The Fund provides technical assistance and capacity building to improve regulatory frameworks, upgrade market infrastructure, diversify financial products, and broaden investor participation across African capital markets. Its donor partners include the Netherlands, Luxembourg, and the Swedish International Development Cooperation Agency (SIDA).
CMDTF marked the milestone with a panel discussion held in Abidjan on 28 May on the sidelines of the African Development Bank’s 2025 Annual Meeting. The event featured representatives of the Central Bank of Liberia, the Dépositaire Central/Banque de Règlement (DC/BR), the Caisse des Dépôts et Consignations de Côte d'Ivoire (CDC-CI), and the African Development Bank Group.
Game-Changing Market Innovations
The Fund’s impact extends across cross-border investments, innovative financial products and services, and risk-based supervision frameworks that are building more resilient, integrated African capital markets.
In Nigeria, CMDTF supported the Securities and Exchange Commission in designing a cutting-edge risk-based supervision framework aligned with international standards, dramatically boosting investor confidence. The fund also pioneered derivatives development and supported the Nigerian Exchange Group's (NGX) green bond issuance training programme, positioning Nigeria as a regional leader in sustainable finance.
CMDTF broke new ground in Ghana by developing the country's guidelines for asset-backed securities, paving the way for mortgage-backed securities and other innovative instruments that enhance market liquidity and diversify financial products.

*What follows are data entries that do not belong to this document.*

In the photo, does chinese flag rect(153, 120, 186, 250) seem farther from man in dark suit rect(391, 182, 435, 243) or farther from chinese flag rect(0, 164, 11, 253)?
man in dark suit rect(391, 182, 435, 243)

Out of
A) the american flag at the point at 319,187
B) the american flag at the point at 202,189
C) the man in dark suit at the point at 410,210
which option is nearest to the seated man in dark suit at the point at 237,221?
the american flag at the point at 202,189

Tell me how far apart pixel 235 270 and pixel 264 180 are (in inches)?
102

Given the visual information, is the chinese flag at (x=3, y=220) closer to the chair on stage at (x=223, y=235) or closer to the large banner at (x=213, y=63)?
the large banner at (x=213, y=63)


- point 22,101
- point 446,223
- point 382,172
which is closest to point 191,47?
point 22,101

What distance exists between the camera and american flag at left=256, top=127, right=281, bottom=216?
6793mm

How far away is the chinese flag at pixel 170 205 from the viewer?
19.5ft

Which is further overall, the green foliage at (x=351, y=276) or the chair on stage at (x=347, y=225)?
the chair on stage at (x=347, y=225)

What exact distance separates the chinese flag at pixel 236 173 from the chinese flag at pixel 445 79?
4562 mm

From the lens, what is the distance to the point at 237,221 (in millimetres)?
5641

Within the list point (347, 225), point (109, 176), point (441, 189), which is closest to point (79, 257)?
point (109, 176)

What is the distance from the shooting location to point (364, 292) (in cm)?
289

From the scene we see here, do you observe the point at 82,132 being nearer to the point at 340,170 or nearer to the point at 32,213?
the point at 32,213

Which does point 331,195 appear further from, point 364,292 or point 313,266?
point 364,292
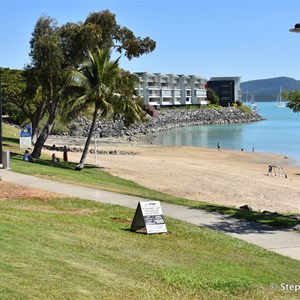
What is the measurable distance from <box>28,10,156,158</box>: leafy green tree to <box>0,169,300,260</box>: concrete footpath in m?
11.2

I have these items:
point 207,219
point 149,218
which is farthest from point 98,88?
point 149,218

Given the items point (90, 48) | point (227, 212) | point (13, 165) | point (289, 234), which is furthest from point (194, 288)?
point (90, 48)

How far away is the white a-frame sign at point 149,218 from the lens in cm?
1213

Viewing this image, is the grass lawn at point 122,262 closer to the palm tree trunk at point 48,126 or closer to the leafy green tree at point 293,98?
the leafy green tree at point 293,98

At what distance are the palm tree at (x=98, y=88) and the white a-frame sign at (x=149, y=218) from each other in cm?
1637

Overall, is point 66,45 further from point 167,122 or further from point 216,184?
point 167,122

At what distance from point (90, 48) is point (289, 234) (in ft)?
69.0

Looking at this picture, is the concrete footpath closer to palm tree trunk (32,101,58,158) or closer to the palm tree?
the palm tree

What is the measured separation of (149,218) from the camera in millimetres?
12172

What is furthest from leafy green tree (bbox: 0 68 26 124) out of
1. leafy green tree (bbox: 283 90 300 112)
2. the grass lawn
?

For the West African Monetary Union (WAMU), the Fund has supported a comprehensive roadmap for local currency bond markets and a modernization of the region's financial market infrastructure.
CMDTF financed Cape Verde’s first-ever Capital Markets Master Plan—a blueprint for long-term growth that earned the African Development Bank recognition as the Cabo Verde Stock Exchange's Partner of the Year for outstanding contribution to capital markets development.

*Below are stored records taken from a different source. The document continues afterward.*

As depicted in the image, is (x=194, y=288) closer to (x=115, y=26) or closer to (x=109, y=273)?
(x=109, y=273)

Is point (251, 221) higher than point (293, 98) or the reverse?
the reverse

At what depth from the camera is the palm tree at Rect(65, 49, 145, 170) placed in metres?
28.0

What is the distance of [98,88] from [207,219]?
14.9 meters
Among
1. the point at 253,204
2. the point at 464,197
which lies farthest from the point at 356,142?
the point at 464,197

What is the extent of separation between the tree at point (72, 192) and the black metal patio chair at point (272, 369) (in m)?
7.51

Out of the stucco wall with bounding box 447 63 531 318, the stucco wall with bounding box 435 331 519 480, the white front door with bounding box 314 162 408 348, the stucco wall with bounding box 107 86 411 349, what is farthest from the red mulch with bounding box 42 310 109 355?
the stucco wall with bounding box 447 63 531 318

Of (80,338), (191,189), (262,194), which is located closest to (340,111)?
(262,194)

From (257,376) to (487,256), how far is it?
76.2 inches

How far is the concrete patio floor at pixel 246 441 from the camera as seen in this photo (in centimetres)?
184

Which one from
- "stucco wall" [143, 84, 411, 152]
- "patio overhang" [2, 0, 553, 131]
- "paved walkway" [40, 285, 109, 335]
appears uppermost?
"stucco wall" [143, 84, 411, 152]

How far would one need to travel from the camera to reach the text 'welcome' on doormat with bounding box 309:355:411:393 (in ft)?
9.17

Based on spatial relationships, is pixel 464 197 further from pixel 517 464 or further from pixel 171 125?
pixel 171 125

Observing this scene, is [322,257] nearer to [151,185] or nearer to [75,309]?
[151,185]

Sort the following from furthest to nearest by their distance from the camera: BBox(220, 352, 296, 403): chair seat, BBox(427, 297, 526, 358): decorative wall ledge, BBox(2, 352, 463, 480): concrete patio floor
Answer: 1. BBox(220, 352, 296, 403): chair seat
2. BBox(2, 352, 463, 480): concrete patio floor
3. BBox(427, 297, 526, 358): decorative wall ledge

"I'm incredibly proud that, five years after the launch of the CMDTF, and following the Netherlands' initial $4 million seed investment, we are now witnessing its full potential come to life," said Mark Zellenrath, Director for Multilateral Organizations and Human Rights of the Ministry of Foreign Affairs of the Kingdom of the Netherlands. "The facility is boosting investor and stakeholder confidence, driving product diversification, and laying the groundwork for deeper, more resilient capital markets across the region."
Expanding Impact Across the Continent
Under its 2023–2026 strategy, the Fund will deepen interventions in markets where it is already active as well as expanding its geographic reach into new regions. The next phase will also focus on deploying innovative solutions including green bonds, gender-lens investing, and SME-focused finance tools.
To support this work, CMDTF is targeting galvanizing an additional $15 million in commitments to support regulators and bourses across Africa.
"The demand for agile, targeted technical assistance is stronger than ever, and CMDTF is uniquely positioned to meet this need," said Ahmed Attout, the African Development Bank Group's Director for Financial Sector Development Department. "The next five years are a key window for the CMDTF to drive collaboration and deliver innovative market-driven solutions."
The CMDTF will continue to play a pivotal role to deploy the African Development Bank Group’s upstream interventions to support the development of more resilient, deepened and integrated African capital markets, complementing the Bank Group’s investment and lending operations to broaden market participants and deepen capital markets instruments.
CMDTF is managed by the Capital Markets Development Division within the Financial Sector Development Department of the African Development Bank Group.